On the high plateau were: the difficulty of respiration, biting winds with low temperatures, difficult sledging — sometimes against blizzards — over broad undulations and high sastrugi, the cracking of our lips, fingers, and feet, exhaustion from insufficient rations, disappointment at finding that the Magnetic Pole had shifted further inland than the position previously assigned to it. Then, after we had just succeeded by dint of great efforts in reaching the Pole of verticity, came the necessity for forced marches, with our sledge, of from sixteen to twenty miles a day in order to reach the coast with any reasonable prospect of our being picked up by the Nimrod.

Then came our choice of the difficult route down the snout of the Bellingshausen Glacier, and our consequent difficulties in surmounting the ice-pressure ridges; then the difficulty of sledging over the "tile-ice" surface, the opposing ice barrancas formed by the thaw water while we were on the high plateau; the final heavy snow blizzard; our loss of direction when sledging in bad light and falling snow, and finally our arrest by the deep barranca of what afterwards was known as Relief Inlet.

But ours were not the only, nor the greatest, difficulties connected with our journey. There were many disappointments, dangers, and hardships for the captain, officers, and crew of the Nimrod in their search for us along that two hundred miles of desolate and, for a great part, inaccessible coast-line. How often black spots ashore, proving on nearer view to be seals or penguins, had been mistaken for depot flags; how often the glint of sunlight off brightly reflecting facets of ice had been thought to be "hellos," only the disappointed ones can tell; how often, too, the ship was all but aground, at other times all but beset in the ice-pack in the efforts to get a clearer view of the shore-line in order to discover our depot I This is a tale that the brave men who risked their lives to save ours will scorn to tell, but it is nevertheless true.

As the result of our journey to the Magnetic Pole and back, Mawson was able to join up in his continuous triangulation survey, Mount Erebus with Mount Melbourne, and to show with approximate accuracy the outline of the coast-line, and the position and height of several new mountains. He and I obtained geological collections, sketches, and notes — especially on glacial geology — along the coast-line, and he also took a series of photographs; while Mackay determined our altitudes on the plateau by means of the hypsometer. Mawson also made magnetic determinations, and I was able to gather some meteorological information.

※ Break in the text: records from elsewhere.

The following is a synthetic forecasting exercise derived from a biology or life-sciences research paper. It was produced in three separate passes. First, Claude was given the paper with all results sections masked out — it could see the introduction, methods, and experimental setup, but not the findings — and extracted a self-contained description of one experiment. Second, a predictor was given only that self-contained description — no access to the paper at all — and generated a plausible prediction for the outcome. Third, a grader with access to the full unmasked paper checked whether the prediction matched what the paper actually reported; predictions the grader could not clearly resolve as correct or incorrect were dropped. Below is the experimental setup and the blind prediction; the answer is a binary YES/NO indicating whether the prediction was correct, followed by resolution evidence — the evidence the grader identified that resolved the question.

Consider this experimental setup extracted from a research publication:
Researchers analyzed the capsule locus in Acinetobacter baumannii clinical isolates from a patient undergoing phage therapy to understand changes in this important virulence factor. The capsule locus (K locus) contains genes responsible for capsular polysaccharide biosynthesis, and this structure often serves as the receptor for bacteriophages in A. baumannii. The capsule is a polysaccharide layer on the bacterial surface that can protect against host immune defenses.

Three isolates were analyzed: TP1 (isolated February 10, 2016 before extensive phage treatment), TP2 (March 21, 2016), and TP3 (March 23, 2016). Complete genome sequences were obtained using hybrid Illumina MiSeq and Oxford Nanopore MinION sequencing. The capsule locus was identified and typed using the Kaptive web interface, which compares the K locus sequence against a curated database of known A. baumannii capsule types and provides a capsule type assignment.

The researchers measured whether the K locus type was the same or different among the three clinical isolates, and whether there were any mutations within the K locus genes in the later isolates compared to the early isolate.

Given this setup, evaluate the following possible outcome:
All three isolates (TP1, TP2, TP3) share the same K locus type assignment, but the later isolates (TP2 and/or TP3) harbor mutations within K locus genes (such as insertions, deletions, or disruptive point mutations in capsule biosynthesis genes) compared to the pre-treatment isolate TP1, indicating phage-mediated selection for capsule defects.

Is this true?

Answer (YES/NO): YES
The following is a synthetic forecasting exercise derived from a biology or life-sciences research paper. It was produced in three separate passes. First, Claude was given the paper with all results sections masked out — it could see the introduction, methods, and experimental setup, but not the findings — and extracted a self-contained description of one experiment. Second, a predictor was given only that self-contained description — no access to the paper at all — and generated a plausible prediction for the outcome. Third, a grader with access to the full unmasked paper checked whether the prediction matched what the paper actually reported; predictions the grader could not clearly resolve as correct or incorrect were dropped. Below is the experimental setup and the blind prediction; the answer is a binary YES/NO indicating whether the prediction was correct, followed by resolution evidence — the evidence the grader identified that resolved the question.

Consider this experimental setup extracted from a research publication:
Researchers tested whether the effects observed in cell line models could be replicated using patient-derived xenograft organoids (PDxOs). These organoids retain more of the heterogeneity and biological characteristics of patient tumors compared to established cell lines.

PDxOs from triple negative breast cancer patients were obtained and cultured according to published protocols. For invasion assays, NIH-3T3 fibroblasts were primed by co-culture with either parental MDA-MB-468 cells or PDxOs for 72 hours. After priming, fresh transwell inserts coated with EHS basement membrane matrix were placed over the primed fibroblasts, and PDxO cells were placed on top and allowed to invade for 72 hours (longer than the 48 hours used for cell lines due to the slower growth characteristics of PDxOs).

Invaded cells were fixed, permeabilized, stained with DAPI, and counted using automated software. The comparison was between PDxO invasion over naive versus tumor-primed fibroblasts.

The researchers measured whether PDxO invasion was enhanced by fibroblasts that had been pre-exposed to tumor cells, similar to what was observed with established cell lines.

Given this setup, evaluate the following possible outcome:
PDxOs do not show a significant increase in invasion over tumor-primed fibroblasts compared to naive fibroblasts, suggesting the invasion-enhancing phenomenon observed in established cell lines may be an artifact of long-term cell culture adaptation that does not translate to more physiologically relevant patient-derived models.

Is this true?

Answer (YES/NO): NO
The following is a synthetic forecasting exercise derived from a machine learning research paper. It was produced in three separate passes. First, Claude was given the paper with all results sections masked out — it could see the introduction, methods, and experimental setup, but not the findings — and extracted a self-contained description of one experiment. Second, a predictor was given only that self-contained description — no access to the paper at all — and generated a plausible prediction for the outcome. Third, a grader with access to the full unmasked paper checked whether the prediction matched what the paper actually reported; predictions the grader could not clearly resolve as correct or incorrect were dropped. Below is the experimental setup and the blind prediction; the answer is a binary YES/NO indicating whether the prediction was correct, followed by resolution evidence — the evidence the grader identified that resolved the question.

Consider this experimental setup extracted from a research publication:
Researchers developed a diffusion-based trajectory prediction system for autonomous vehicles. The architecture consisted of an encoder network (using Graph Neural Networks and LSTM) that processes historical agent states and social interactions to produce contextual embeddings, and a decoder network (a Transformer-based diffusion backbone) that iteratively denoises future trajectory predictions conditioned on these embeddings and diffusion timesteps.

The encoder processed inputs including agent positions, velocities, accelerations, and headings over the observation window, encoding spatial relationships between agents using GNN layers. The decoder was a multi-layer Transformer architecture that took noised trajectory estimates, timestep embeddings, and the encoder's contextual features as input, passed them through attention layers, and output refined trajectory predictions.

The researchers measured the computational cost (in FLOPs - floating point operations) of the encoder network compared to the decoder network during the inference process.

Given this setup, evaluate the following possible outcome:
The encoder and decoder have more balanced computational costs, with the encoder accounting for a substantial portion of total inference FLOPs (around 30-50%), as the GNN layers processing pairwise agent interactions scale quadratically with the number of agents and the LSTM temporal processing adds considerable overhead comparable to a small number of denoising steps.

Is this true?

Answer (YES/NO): NO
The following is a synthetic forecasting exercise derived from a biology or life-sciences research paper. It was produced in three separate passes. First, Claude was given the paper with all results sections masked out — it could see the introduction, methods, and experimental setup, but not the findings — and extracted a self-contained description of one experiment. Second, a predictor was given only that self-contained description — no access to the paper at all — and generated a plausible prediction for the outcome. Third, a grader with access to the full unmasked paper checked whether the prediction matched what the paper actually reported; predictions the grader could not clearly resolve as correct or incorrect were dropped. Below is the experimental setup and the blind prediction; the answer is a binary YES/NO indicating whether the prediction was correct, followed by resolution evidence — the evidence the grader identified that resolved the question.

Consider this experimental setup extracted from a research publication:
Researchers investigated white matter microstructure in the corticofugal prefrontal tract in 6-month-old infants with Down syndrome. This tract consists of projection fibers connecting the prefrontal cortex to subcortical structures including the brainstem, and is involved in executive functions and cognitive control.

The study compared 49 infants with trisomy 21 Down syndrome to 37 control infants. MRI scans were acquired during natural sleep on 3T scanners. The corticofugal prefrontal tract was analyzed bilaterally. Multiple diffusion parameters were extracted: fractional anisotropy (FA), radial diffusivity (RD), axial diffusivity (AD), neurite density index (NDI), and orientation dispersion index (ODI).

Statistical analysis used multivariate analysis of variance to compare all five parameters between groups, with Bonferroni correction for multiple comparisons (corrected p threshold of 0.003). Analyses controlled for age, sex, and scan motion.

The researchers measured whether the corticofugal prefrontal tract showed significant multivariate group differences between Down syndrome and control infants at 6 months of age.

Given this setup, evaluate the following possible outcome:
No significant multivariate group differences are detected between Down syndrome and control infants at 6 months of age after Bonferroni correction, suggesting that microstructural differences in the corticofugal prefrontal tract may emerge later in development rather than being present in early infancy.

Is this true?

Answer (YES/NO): YES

Unfortunately the time available during our journey was too short for detailed magnetic, geological, or meteorological observations. Nevertheless, we trust that the information obtained has justified the journey. At all events we have pioneered a route to the Magnetic Pole, and we hope that the path thus found will prove of use to future observers.

It is easy, of course, to be wise after the event, but there is no doubt that had we known that there was going to be an abundance of seals all along the coast, and had we had an efficient team of dogs, we could have accomplished our journey in probably half the time that it actually occupied. Future expeditions to the South Magnetic Pole would probably do well to land a strong and well-equipped party, either at Relief Inlet or, better, as near to Backstairs Passage as the ship can be taken, and as early in December as the state of the sea ice makes navigation possible. A party of three, with a supporting-party also of three, with good dog teams and plenty of fresh seal meat, could travel together for about seventy miles inland; then the supporting-party might diverge and ascend Mount Nansen from its inland extremity. The other party, meanwhile, might proceed to the Magnetic Pole at not less than fifteen miles a day. This should admit of their spending from a week to a fortnight at the Pole, and they should then be able to return to the coast early in February. Meanwhile, there would be plenty of scope for a third party to explore the foot-hills of Mount Larsen and Mount Nansen, search and map their wonderful moraines, and examine the deeply indented rocky coast-line from Nansen to the — as yet untrodden — volcano Mount Melbourne.